Qu’a vraiment dit Voltaire du Canada ?
L’hebdomadaire Le Nord (Saint-Jérôme) du 27 septembre 1888 reproduit un texte signé Eug. Réveillaud paru dans le journal Paris-Canada le 21 juin 1888.
On cite souvent un mot de voltaire au sujet du Canada. Il a écrit quelque part, à l’époque de la cession de la colonie à l’Angleterre, que la France ne perdait là que «quelques arpents de neige». Il serait intéressant de connaître le texte exact de Voltaire, et dans quelles circonstances il a laissé échapper cette boutade. […]
Mais voici cette réponse pour Paris-Canada. Je vous l’eusse envoyée plus tôt, si je n’avais été tout ce mois absent de Versailles.
C’est dans une lettre adressée à M. de Moncrif et datée de [mot illisible qui serait Monrion ou Montrion], 27 mars 1757, que se trouve le passage où le philosophe «historien» (comme il s’est appelé lui-même) parle avec ce fier dédain de l’objet de la guerre engagé alors en Amérique et sur le continent.
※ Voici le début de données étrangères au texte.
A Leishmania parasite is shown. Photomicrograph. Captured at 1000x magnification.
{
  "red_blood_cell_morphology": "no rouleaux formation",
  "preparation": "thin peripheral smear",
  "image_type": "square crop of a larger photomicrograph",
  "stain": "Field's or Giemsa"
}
Il décrit l’emploi de son temps à son correspondant :
«… Je suis «historien» les hivers à Lausanne, et je réussis dans les rôles de vieillard; je suis jardinier au printemps, à mes Délices, près de Genève. Je vois de mon lit, le lac, le Rhône et une autre rivière. Avez-vous des tulipes au mois de mars ? Avec cela, «on barbouille de la philosophie et de l’histoire»; on se moque des sottises du genre humain et de la charlatanerie de vos physiciens qui croient avoir mesuré la terre, et de ceux qui passent pour des hommes profonds, parce qu’ils ont dit qu’on fait des anguilles avec de la pâte aigre. On plaint ce pauvre genre humain qui s’égorge dans notre continent à propos de quelques arpents de glace en Canada. On est libre comme l’air depuis le matin jusqu’au soir. Mes vergers, mes vignes et moi nous ne devons rien à personne…
* * *
Voilà le texte cité par Réveillaud. Il faut corriger plusieurs détails. Il s’agirait d’une lettre datée du 17 mars et non du 27 mars. Et l’ouvrage Choix de lettres du XVIIIe siècle par M. J. Labbé (Paris, Bélin Frères, 1890, p. 203s.) donne plutôt le texte suivant venant de Voltaire :
Je suis histrion l’hiver à Lausanne, et je réussis dans les rôles de vieillards : je suis jardinier au printemps, à mes Délices, près de Genève, dans un climat plus méridional que le vôtre. Je vois de mon lit le lac, le Rhône et une autre rivière. Avez-vous, mon cher confrère, un plus bel aspect ? Avez-vous des tulipes au mois de mars ? Avec cela, on barbouille de la philosophie et de l’histoire; on se moque des sottises du genre humain et de la charlatanerie de vos physiciens qui croient avoir mesuré la terre, et de ceux qui passent pour des hommes profonds parce qu’ils ont dit qu’on fait des anguilles avec de la pâte aigre.
On plaint ce pauvre genre humain qui s’égorge dans notre continent à propos de quelques arpents de glace en Canada. On est libre comme l’air depuis le matin jusqu’au soir. Mes vergers, et mes vignes, et moi, nous ne devons rien à personne.
P. S. Il faut comprendre que la guerre entre la France et l’Angleterre sur le continent nord-américain se déroule aussi en Europe. On l’appellera Guerre de Sept ans et ne se terminera qu’en 1763. C’est la raison pour laquelle Voltaire évoque le genre humain qui s’égorge sur son continent.
François-Augustin de Paradis De Moncrif (1687-1770) serait surtout connu, semble-t-il, pour son Histoire des chats parue en 1727. D’ailleurs, Voltaire prenait plaisir à l’appeler l’Historiogriffe des chats.
Cela dit, Voltaire n’a jamais utilisé le mot «historien», mais plutôt «histrion». Le Petit Robert écrit que le mot histrion, qui remonte à 1544, une année après le retour de Cap-Rouge de François de Roberval et de son équipage, désigne un «Acteur jouant des farces grossières». Bref, un bouffon, un comédien. On l’utilise aussi pour parler d’un cabotin. Ici, dans son texte, Voltaire laisse entendre qu’en hiver, il joue des rôles de vieillard, sans doute au théâtre.
L’illustration, un dessin non identifié du buste de Voltaire (1694-1778) par Houdon, apparaît sur la page Wikipédia consacrée à l’écrivain et philosophe français.